Among the entries below, find every line that has "Auto" and pull it out.

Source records
※ ※ ※

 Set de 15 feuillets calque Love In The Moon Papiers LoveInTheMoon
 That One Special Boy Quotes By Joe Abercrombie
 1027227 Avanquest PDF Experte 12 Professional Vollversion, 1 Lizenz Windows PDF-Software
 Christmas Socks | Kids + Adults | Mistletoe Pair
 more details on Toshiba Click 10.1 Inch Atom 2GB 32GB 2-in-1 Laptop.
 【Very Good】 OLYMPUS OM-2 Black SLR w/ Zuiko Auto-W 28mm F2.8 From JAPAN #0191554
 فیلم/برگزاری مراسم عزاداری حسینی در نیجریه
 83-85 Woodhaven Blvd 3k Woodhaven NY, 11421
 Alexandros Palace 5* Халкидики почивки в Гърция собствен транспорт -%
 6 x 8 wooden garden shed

※ ※ ※

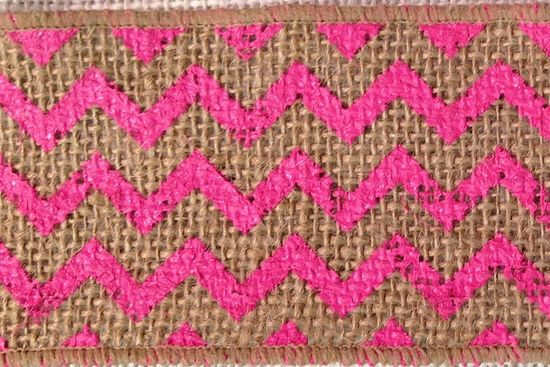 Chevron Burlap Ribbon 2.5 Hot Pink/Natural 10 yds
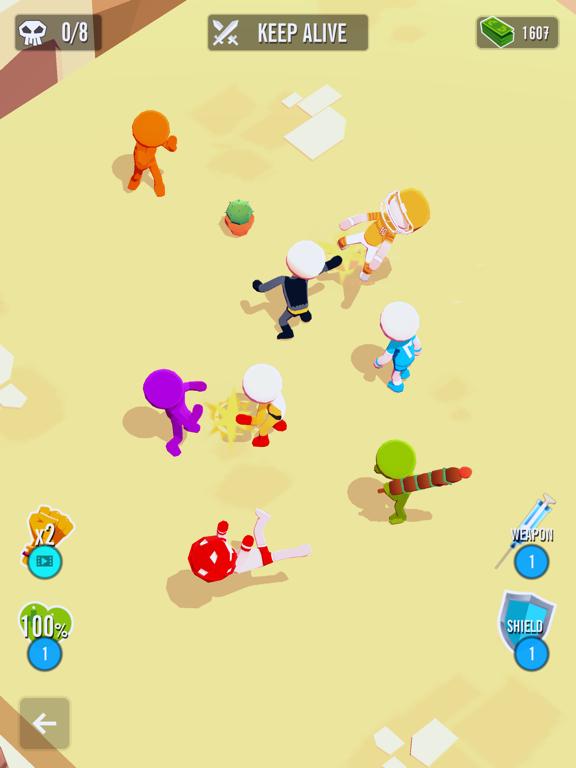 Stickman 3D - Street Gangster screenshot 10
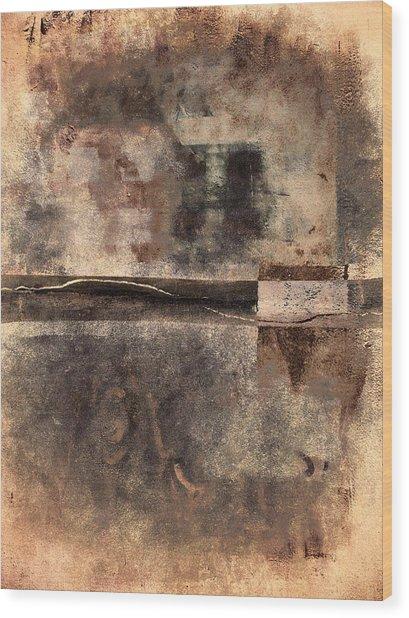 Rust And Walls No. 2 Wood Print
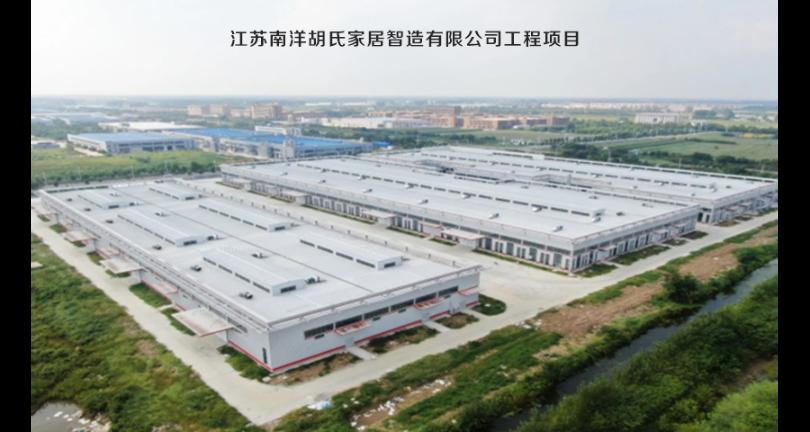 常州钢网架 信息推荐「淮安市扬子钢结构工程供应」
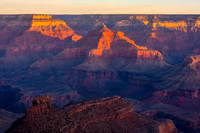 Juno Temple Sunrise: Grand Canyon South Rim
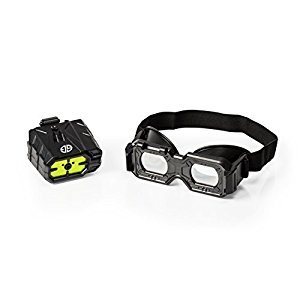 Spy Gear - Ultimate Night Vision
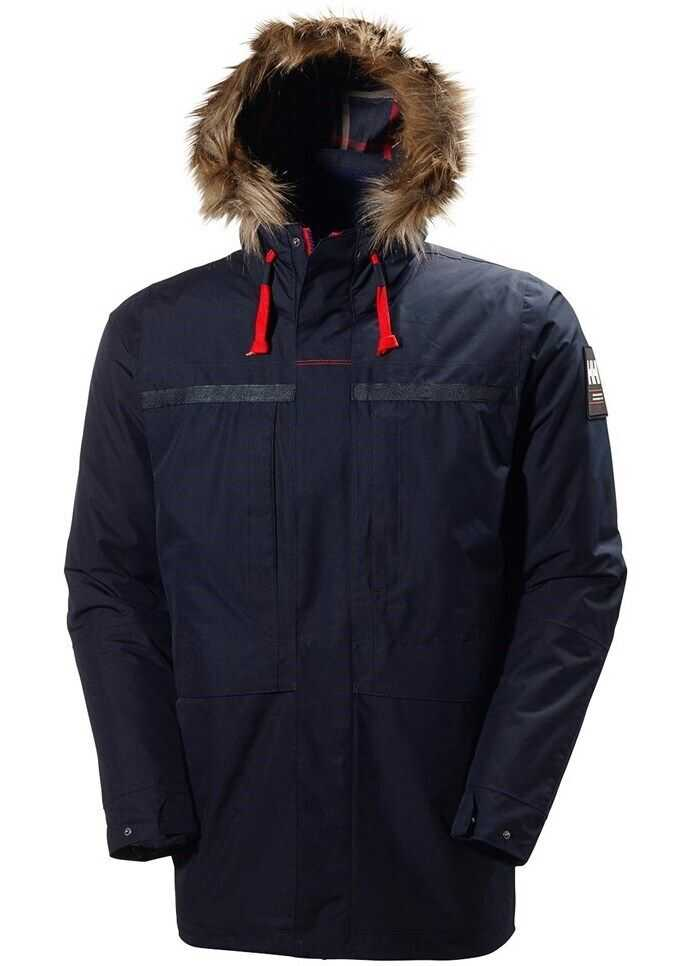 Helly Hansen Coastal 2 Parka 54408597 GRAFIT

※ ※ ※

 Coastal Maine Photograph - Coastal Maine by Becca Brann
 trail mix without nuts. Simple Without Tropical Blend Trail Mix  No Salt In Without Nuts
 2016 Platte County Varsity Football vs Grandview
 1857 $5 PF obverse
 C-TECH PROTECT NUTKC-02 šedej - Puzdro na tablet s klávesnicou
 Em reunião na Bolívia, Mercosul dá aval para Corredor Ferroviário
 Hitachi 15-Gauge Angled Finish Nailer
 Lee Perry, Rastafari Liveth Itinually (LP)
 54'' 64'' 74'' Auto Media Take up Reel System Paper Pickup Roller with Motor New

※ ※ ※

[Written answer]
 【Very Good】 OLYMPUS OM-2 Black SLR w/ Zuiko Auto-W 28mm F2.8 From JAPAN #0191554
 54'' 64'' 74'' Auto Media Take up Reel System Paper Pickup Roller with Motor New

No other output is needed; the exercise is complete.